Exercise objective -> Any picture in the records below stays out; return everything else exactly.

Given information ->
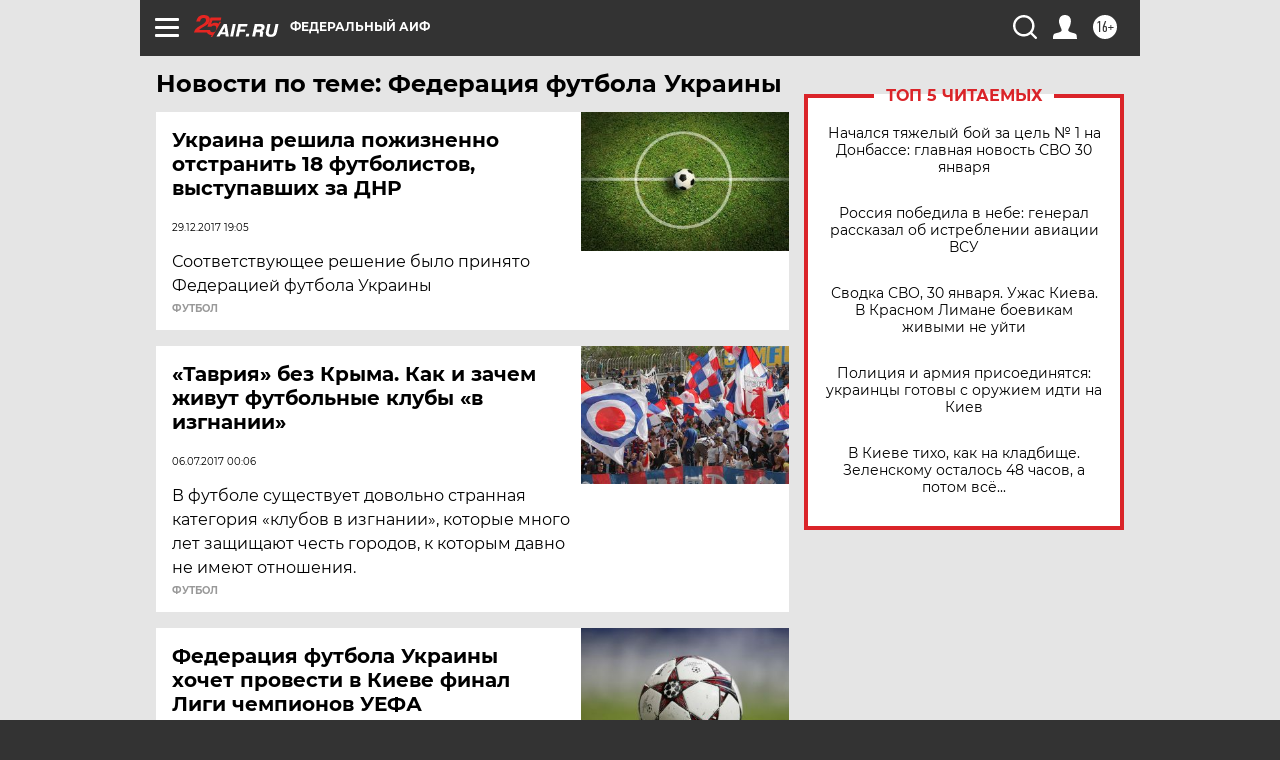

--- FILE ---
content_type: text/html
request_url: https://tns-counter.ru/nc01a**R%3Eundefined*aif_ru/ru/UTF-8/tmsec=aif_ru/590523016***
body_size: -71
content:
FAB7790B697D5C2EX1769823278:FAB7790B697D5C2EX1769823278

Answer for the task ->
--- FILE ---
content_type: text/html
request_url: https://tns-counter.ru/nc01a**R%3Eundefined*aif_ru/ru/UTF-8/tmsec=aif_ru/590523016***
body_size: -71
content:
FAB7790B697D5C2EX1769823278:FAB7790B697D5C2EX1769823278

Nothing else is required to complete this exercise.